- _PROVIDED PASSAGE_:
— begin —
# Spam Classification Challenge

>If, at any point before the written exam, you (as a group) submit an e-mail spam classifier that beats my precision/recall performance on the e-mail data test set, I will award everyone a 2.5% bonus in the written exam (e.g., if you score 87.5% in the exam, I will bump it up to 90%).


## Rules
- Must be submitted before the day of the written exam.
- Must be implemented in Python.
- Must use a method discussed in the course (variations/modifications are okay).
- Must be a single submission that all of you unanimously agree on.
- You win and earn the 2.5% bonus, if 2*(precision*recall)/(precision+recall) of your model on the test set is
larger than mine (this is called F1-score).
- I will upload the training set and my own code on May 12, 2025. You won’t have access to the test set.

### 1. Load imports and data
Classification-Data will be imported as a bag of words.

In [7]:
from models import NaiveBayes, NeuralNetwork
from utils import DataLoader, Evaluator


# Load spam classification data
X, y = DataLoader.load_spam_data('./data_train')

Vocabulary loaded
Loaded 4125 emails (1176 spam, 2949 no-spam)
Feature matrix shape: (4125, 50371)


### 2. Add the model you want to evaluate
Add as many models as you want. You can add a model severalt times with different hyperparameters.

*Recommended:  Add a meaningful description for easier evaluation.*

Use existent models with different hyperparameters or add your own model by inheriting from `Model` class.

In [8]:
# Define models to evaluate
models = [
    NaiveBayes(name="Naive Bayes"),
    NeuralNetwork(name="NN (Logistic Loss, Hidden=16, Epochs=5, LR=0.01)",
        hidden_dim=16, epochs=5, lr=0.01, loss_type="logistic2"
    ),
]
print(f"{len(models)} models defined.")

2 models defined.


### 3. Train all models
Evaluation will use a random state for reproducibility.

All defined models will be evaluated using k-fold-cross-validation to ensure robust performance. We should be able to identify overfitting and how good a model generalizes on unseen data. A higher k will result in a longer training duration.

In [11]:
print(f"\nEvaluating {len(models)} models...")

# Create evaluator and run k-fold cross-validation
evaluator = Evaluator(models=models, n_splits=3, random_state=42)
— end —
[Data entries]
— begin —
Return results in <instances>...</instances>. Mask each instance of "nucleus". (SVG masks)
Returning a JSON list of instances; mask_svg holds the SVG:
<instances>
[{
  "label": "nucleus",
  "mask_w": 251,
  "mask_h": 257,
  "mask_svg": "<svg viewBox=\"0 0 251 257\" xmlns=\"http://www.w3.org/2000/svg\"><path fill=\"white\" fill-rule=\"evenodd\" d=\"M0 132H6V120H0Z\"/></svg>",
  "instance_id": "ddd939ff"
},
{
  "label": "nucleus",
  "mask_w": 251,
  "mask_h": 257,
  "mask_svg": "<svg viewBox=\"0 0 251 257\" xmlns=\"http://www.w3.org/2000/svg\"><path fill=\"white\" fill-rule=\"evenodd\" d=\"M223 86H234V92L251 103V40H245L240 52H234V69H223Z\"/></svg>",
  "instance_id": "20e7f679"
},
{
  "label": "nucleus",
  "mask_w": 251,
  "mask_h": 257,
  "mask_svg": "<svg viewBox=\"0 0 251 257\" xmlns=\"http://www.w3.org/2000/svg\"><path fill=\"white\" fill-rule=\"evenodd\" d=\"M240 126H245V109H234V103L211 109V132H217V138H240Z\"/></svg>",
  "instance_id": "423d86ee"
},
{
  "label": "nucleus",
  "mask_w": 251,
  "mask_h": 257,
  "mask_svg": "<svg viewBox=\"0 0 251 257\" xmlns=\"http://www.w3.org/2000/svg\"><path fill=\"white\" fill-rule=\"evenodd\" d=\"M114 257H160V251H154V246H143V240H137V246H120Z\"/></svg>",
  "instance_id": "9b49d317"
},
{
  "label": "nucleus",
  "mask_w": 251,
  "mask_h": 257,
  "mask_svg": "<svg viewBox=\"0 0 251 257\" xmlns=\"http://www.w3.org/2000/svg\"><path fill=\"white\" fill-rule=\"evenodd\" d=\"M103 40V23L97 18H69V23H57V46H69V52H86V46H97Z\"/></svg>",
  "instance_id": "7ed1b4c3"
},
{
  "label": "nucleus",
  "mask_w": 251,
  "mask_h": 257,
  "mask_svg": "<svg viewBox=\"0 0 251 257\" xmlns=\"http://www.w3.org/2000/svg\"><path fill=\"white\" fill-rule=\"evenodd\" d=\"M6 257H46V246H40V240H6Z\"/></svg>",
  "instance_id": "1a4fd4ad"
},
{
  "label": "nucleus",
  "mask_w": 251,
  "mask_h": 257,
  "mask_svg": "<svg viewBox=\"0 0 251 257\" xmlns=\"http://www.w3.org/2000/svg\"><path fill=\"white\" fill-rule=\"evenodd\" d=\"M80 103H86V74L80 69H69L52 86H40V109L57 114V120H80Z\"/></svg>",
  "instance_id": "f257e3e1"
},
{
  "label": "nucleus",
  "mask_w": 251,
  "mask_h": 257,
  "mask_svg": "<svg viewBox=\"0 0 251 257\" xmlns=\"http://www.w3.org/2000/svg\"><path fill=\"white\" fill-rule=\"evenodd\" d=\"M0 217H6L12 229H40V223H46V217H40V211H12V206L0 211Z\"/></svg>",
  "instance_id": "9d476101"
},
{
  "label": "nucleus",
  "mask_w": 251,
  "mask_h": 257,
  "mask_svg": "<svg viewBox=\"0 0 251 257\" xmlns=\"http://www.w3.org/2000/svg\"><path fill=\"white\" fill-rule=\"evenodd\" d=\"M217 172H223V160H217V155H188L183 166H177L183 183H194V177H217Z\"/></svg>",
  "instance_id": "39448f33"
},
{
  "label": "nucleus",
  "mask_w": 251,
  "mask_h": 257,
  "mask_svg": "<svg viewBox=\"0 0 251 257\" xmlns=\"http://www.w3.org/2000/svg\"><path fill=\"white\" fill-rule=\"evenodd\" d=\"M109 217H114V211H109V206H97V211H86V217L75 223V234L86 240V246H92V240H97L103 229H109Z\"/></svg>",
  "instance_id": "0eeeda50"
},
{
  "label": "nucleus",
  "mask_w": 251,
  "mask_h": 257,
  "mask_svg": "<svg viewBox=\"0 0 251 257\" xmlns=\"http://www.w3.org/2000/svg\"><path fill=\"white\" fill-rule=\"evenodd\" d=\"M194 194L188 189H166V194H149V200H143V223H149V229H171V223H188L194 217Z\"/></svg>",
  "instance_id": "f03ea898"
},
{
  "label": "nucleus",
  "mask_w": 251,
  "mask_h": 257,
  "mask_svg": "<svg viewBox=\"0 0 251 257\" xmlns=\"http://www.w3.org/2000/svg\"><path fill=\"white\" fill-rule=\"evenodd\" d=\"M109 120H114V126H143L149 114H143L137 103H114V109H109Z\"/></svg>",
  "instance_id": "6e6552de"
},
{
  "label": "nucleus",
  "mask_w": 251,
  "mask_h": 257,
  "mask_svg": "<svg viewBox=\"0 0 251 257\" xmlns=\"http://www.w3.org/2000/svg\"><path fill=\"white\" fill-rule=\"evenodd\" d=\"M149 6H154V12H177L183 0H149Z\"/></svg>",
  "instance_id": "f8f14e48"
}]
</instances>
— end —
- _TASK OBJECTIVE_: Pick up the notebook on the spam classification challenge right after its final line and write what comes next.

- _TASK RESPONSE_:
results = evaluator.evaluate(X, y, verbose=True)


Evaluating 2 models...

=== K-Fold Evaluation for Model: Naive Bayes ===
Trained Naive Bayes: 757 spam, 1993 no-spam emails
Fold 1/3: Accuracy = 0.8145; F1 Score = 0.5813
Fold 2/3: Accuracy = 0.8567; F1 Score = 0.6562
Fold 3/3: Accuracy = 0.8378; F1 Score = 0.6188

Model: Naive Bayes
Mean Accuracy: 0.8364 ± 0.0173

=== K-Fold Evaluation for Model: NN (Logistic Loss, Hidden=16, Epochs=5, LR=0.01) ===
Epoch 1/5, Loss: 0.692718
Epoch 2/5, Loss: 0.429021
Epoch 3/5, Loss: 0.266898
Epoch 4/5, Loss: 0.165316
Epoch 5/5, Loss: 0.164964
Fold 1/3: Accuracy = 0.8793; F1 Score = 0.7530
Fold 2/3: Accuracy = 0.9629; F1 Score = 0.9354
Fold 3/3: Accuracy = 0.9745; F1 Score = 0.9535

Model: NN (Logistic Loss, Hidden=16, Epochs=5, LR=0.01)
Mean Accuracy: 0.9389 ± 0.0424


## 4. Evaluate the trained models

In [12]:
evaluator.print_summary()

best_model_acc = evaluator.best_model("mean_accuracy")
if best_model_acc:
    print(f"\nBest performing model (ACC): {best_model_acc}")
    best_acc = results[best_model_acc]['mean_accuracy']
    best_std = results[best_model_acc]['std_accuracy']
    print(f"Best accuracy: {best_acc:.4f} ± {best_std:.4f}")
    
best_model_f1 = evaluator.best_model("mean_f1")
if best_model_f1:
    print(f"\nBest performing model (F1): {best_model_f1}")
    best_f1 = results[best_model_f1]['mean_f1']
    best_std = results[best_model_f1]['std_f1']
    print(f"Best f1-score: {best_f1:.4f} ± {best_std:.4f}")

print("\nEvaluation completed successfully!")


FINAL K-FOLD COMPARISON RESULTS
Naive Bayes: ACC(0.8364 ± 0.0173); F1(0.6188 0.0306)
NN (Logistic Loss, Hidden=16, Epochs=5, LR=0.01): ACC(0.9389 ± 0.0424); F1(0.8806 0.0906)

Best performing model (ACC): NN (Logistic Loss, Hidden=16, Epochs=5, LR=0.01)
Best accuracy: 0.9389 ± 0.0424

Best performing model (F1): NN (Logistic Loss, Hidden=16, Epochs=5, LR=0.01)
Best f1-score: 0.8806 ± 0.0906

Evaluation completed successfully!